The region had voted not to secede at the state convention in 1861. This region was heavily Republican—in fact, Republicans had represented this district for all but four years since 1859, and was one of the few regions in the former Confederacy where Republicans won on a regular basis.

===1920s===
Once in office, Reece placed heavy emphasis on helping constituents with problems both large and small, a precedent continued by later elected Republicans from Eastern Tennessee. In 1922, Reece joined the majority of his House Republican colleagues in voting for the Dyer Anti-Lynching Bill.

====1930 defeat, 1932 comeback====
Following his first election, Reece was re-elected four consecutive times. He lost in the 1930 midterms to Independent Republican Oscar Lovette following backlash from constituents over the George W. Norris Muscle Shoals bill (the Senate version, which is considered a forerunner to the Tennessee Valley Authority) being vetoed by President Herbert Hoover as well as having failed to ensure the Cove Creek Dam being built. Many of Reece's constituents turned against him due to his siding with private enterprise in his support of Muscle Shoals development over the government initiative to provide nitrates for farmers, which Lovette emphasized his support for. The incumbent congressman, who President Hoover offered to help in his sinking re-election bid, claimed that the Muscle Shoals bill introduced by Norris which emphasized a larger size and scope of the federal government "originated in Red Russia."

Reece ran for his old seat in 1932, campaigning in part against the refusal of Lovette to maintain consistent affiliation as a Republican (Lovette ran as an "Independent Republican" in the general election, again). During this period, although he was out of office during the time, his favorability among President Hoover ensured that patronage and significant influence went through his hands rather than Lovette's. Reece narrowly re-emerged successfully and defeated Lovette, who in turn claimed voter fraud. An investigation by a House subcommittee uncovered some "questionable" election procedures practices, though Reece was ultimately seated.

Required tasks
a: According to the passage on Reece, to whom did Reece lose his seat in the 1930 midterms?
b: Repeat, word for word, the portion of the passage on Reece that opens with the words containing "The region had" and closes with "Dyer Anti-Lynching Bill.".
c: Extend the passage on Reece, picking up from the point at which it stops.
The lines placed after the passage on Reece play no role here.

Supplied material
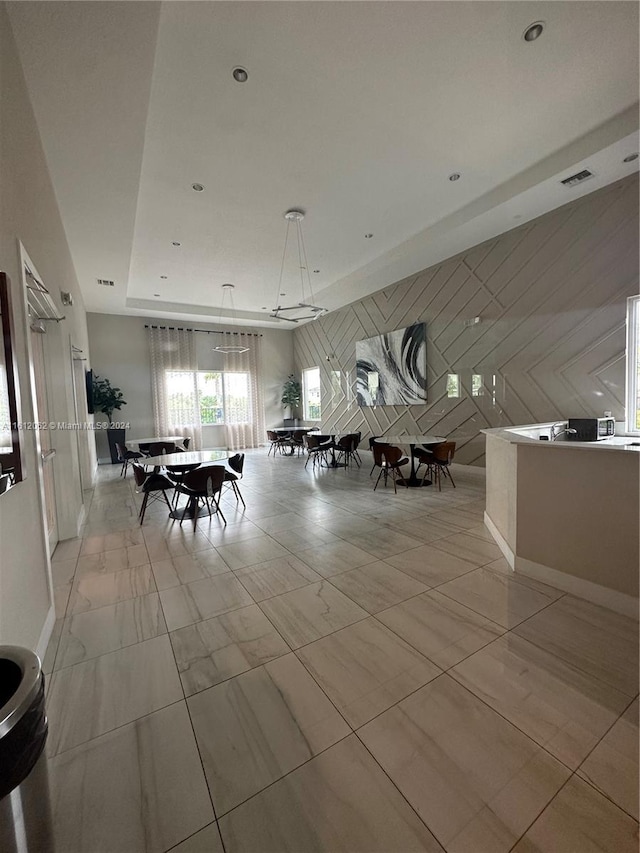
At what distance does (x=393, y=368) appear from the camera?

Answers by item
a: He lost to Independent Republican Oscar Lovette.

b:
The region had voted not to secede at the state convention in 1861. This region was heavily Republican—in fact, Republicans had represented this district for all but four years since 1859, and was one of the few regions in the former Confederacy where Republicans won on a regular basis.

===1920s===
Once in office, Reece placed heavy emphasis on helping constituents with problems both large and small, a precedent continued by later elected Republicans from Eastern Tennessee. In 1922, Reece joined the majority of his House Republican colleagues in voting for the Dyer Anti-Lynching Bill.

c:
However, the landslide defeats the GOP suffered nationally that year would mark the start of solid Democratic control in the federal government as the Great Depression continued. Reece continued being re-elected consecutively until unsuccessfully running for an open Senate seat in 1948; afterwards he returned to the House yet again and continued serving until his death. According to Tennessee historian Ray Hill, a historian who writes for The Knoxville Focus:

Reece never forgot why he had lost to Oscar B. Lovette in 1930; following his return to the House of Representatives, Carroll Reece became a supporter of the Tennessee Valley Authority. Reece frequently voted against the majority of his fellow Republicans, many of whom disliked the very notion of the TVA, to support the Tennessee Valley Authority. When asked why he didn’t go along with his party, Carroll Reece candidly replied no politician in Tennessee could survive politically by opposing the TVA. Reece had fought the bill sponsored by Senator George W. Norris of Nebraska, while Second District Congressman J. Will Taylor had supported it. Reece had lost his seat in Congress because of his opposition while the controversial Taylor had continued to hang on to his seat.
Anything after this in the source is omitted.